* _WORK INSTRUCTIONS_
Copy out each line below that has the word "https" in it.
+++
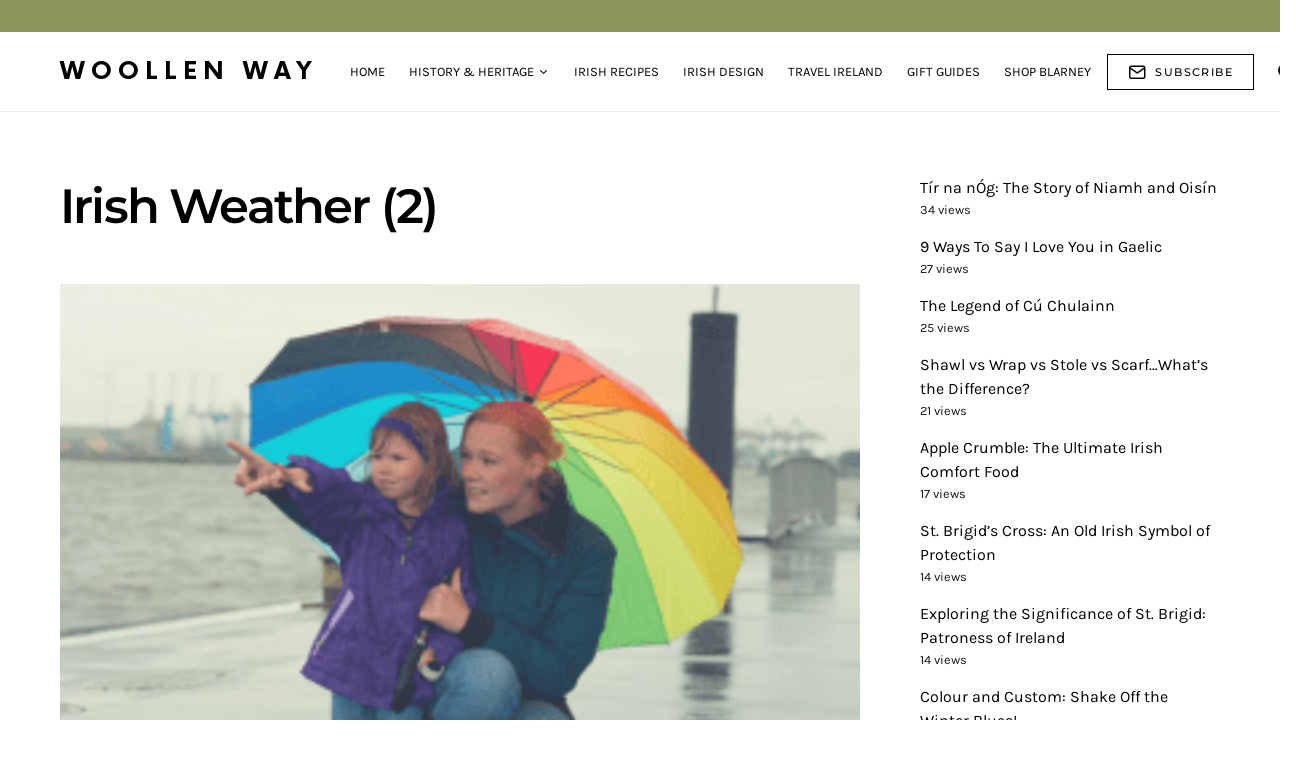

--- FILE ---
content_type: text/css; charset=utf-8
request_url: https://explore.blarney.com/wp-content/cache/min/1/wp-content/plugins/tk-social-share/css/rounded-icons.css?ver=1762259062
body_size: 131
content:
@font-face{font-display:swap;font-family:'icomoon';src:url(../../../../../../../plugins/tk-social-share/icons/icomoon.eot?-evjn82);src:url('../../../../../../../plugins/tk-social-share/icons/icomoon.eot?#iefix-evjn82') format('embedded-opentype'),url(../../../../../../../plugins/tk-social-share/icons/icomoon.woff?-evjn82) format('woff'),url(../../../../../../../plugins/tk-social-share/icons/icomoon.ttf?-evjn82) format('truetype'),url('../../../../../../../plugins/tk-social-share/icons/icomoon.svg?-evjn82#icomoon') format('svg');font-weight:400;font-style:normal}.single-soc-share-link [class^="icon-"],.single-soc-share-link [class*=" icon-"]{background-image:none;font-family:'icomoon';speak:none;font-style:normal;font-weight:400;font-variant:normal;text-transform:none;line-height:1;vertical-align:baseline;width:auto;height:auto;-webkit-font-smoothing:antialiased;-moz-osx-font-smoothing:grayscale}.single-soc-share-link .icon-reddit:before{content:"\e100"}.single-soc-share-link .icon-facebook:before{content:"\e101"}.single-soc-share-link .icon-google:before{content:"\e102"}.single-soc-share-link .icon-linkedin:before{content:"\e103"}.single-soc-share-link .icon-mail:before{content:"\e104"}.single-soc-share-link .icon-pinterest:before{content:"\e105"}.single-soc-share-link .icon-stumbleupon:before{content:"\e106"}.single-soc-share-link .icon-twitter:before{content:"\e107"}.share-total-count{color:#6a6a6a;font-size:12px!important;letter-spacing:.3px;margin-right:14px;padding:6px 18px 0;vertical-align:middle}.share-total-count,.single-soc-share-link a{border:1px solid;border-color:rgba(52,52,52,.1);border-radius:17px;height:33px;margin-top:5px;margin-bottom:5px;color:#7f7f7f}.single-soc-share-link{margin-right:7px}.single-soc-share-link:last-child{margin-right:0}.tkss-post-share .single-soc-share-link a{border:1px solid!important;border-color:rgba(52,52,52,.1)!important;-webkit-transition:.3s;-moz-transition:.3s;-ms-transition:.3s;-o-transition:.3s;transition:.3s;color:#7f7f7f}.tkss-post-share .single-soc-share-link a:hover{border:1px solid}.post .single-soc-share-link a{color:#7f7f7f;font-size:12px;line-height:1.4em;padding:8px!important}.counter-on .single-soc-share-link a,.text .single-soc-share-link a{padding:8px 18px!important}.tkss-post-share .single-soc-share-link [href*="facebook"]:hover{border-color:#425596}.single-soc-share-link [href*="facebook"]:hover .counter,.single-soc-share-link [href*="facebook"]:hover{color:#425596}.tkss-post-share .single-soc-share-link [href*="twitter"]:hover{border-color:#4aa8df}.single-soc-share-link [href*="twitter"]:hover .counter,.single-soc-share-link [href*="twitter"]:hover{color:#4aa8df}.tkss-post-share .single-soc-share-link [href*="google"]:hover{border-color:#de4839}.single-soc-share-link [href*="google"]:hover .counter,.single-soc-share-link [href*="google"]:hover{color:#de4839}.tkss-post-share .single-soc-share-link [href*="linkedin"]:hover{border-color:#0071aa}.single-soc-share-link [href*="linkedin"]:hover .counter,.single-soc-share-link [href*="linkedin"]:hover{color:#0071aa}.tkss-post-share .single-soc-share-link [href*="pinterest"]:hover{border-color:#e9343a}.single-soc-share-link [href*="pinterest"]:hover .counter,.single-soc-share-link [href*="pinterest"]:hover{color:#e9343a}.tkss-post-share .single-soc-share-link [href*="stumbleupon"]:hover{border-color:#404040}.single-soc-share-link [href*="stumbleupon"]:hover .counter,.single-soc-share-link [href*="stumbleupon"]:hover{color:#404040}.tkss-post-share .single-soc-share-link [href*="reddit"]:hover{border-color:#ff4500}.single-soc-share-link [href*="reddit"]:hover .counter,.single-soc-share-link [href*="reddit"]:hover{color:#ff4500}.tkss-post-share .single-soc-share-link [href*="mail"]:hover{border-color:#ccc}.single-soc-share-link [href*="mail"]:hover .counter,.single-soc-share-link [href*="mail"]:hover{color:#ccc}.icons .single-soc-share-link span:not(.counter),.text .single-soc-share-link i{display:none}.text .single-soc-share-link span:first-child{display:inline-block;font-size:12px!important;font-weight:700}.text.counter-on .single-soc-share-link a{padding:0 15px 0 5px}.text .single-soc-share-link a{padding:0 5px}.text .single-soc-share-link a .counter{top:0}.post .counter{color:rgba(106,106,106,.56);font-size:13px!important;font-weight:700;margin-left:6px;padding:0;position:relative;top:-2px;-webkit-transition:color .3s;-moz-transition:color .3s;-ms-transition:color .3s;-o-transition:color .3s;transition:color .3s}.single-soc-share-link [class^="icon-"],.single-soc-share-link [class*=" icon-"],.single-soc-share-link [class^="icon-"]:before,.single-soc-share-link [class*=" icon-"]:before{font-size:16px!important}

--- FILE ---
content_type: text/css; charset=utf-8
request_url: https://explore.blarney.com/wp-content/cache/min/1/wp-content/plugins/powerkit/modules/contributors/public/css/public-powerkit-contributors.css?ver=1762259062
body_size: -303
content:
.pk-widget-contributors{--pk-contributors-item-border-color:#eeeeee;--pk-contributors-post-arrow-color:#ced4da;--pk-contributors-post-arrow-color-hover:#fff;--pk-contributors-post-arrow-backgroynd-hover:#6c757d;--pk-contributors-avatar-border-radius:100%;--pk-contributors-post-arrow-border-radius:100%;--pk-contributors-description-font-size:80%;--pk-contributors-post-link-font-size:0.875rem;--pk-contributors-post-link-line-height:1.25rem;--pk-contributors-post-arrow-font-size:14px}.pk-widget-contributors .pk-author-item{display:flex;margin-top:1rem;padding-top:1rem;border-top:1px var(--pk-contributors-item-border-color) solid}.pk-widget-contributors .pk-author-item:first-child{margin-top:0;padding-top:0;border-top:none}.pk-widget-contributors .pk-author-avatar{flex:0 0 80px;width:80px;height:80px;margin-right:1rem;-o-object-fit:cover;object-fit:cover;font-family:'object-fit: cover;'}.pk-widget-contributors .pk-author-avatar img{border-radius:var(--pk-contributors-avatar-border-radius)}.pk-widget-contributors .pk-author-data{flex-grow:1;width:100%}.pk-widget-contributors .pk-author-data .author-name{margin-top:0;margin-bottom:.5rem}.pk-widget-contributors .pk-author-data .author-description{font-size:var(--pk-contributors-description-font-size);margin-bottom:.5rem}.pk-widget-contributors .pk-social-links-wrap{margin-top:.5rem}.pk-widget-contributors .pk-author-posts{margin-top:2rem}.pk-widget-contributors .pk-author-posts>.pk-author-posts-single>a{display:flex;padding-top:.25rem;padding-bottom:.25rem;position:relative;padding-left:2rem;font-size:var(--pk-contributors-post-link-font-size);line-height:var(--pk-contributors-post-link-line-height)}.pk-widget-contributors .pk-author-posts>.pk-author-posts-single>a:before{position:absolute;left:0;top:4px;font-family:'powerkit-icons';content:"\e940";color:var(--pk-contributors-post-arrow-color);font-size:var(--pk-contributors-post-arrow-font-size);margin-right:1rem;display:inline-block;transition:.2s ease all;display:flex;align-items:center;justify-content:center;width:20px;height:20px;border-radius:var(--pk-contributors-post-arrow-border-radius)}.pk-widget-contributors .pk-author-posts>.pk-author-posts-single>a:hover:before{color:var(--pk-contributors-post-arrow-color-hover);transition:.2s ease all;background:var(--pk-contributors-post-arrow-backgroynd-hover)}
+++
* _ANSWER SPACE_
request_url: https://explore.blarney.com/wp-content/cache/min/1/wp-content/plugins/tk-social-share/css/rounded-icons.css?ver=1762259062
request_url: https://explore.blarney.com/wp-content/cache/min/1/wp-content/plugins/powerkit/modules/contributors/public/css/public-powerkit-contributors.css?ver=1762259062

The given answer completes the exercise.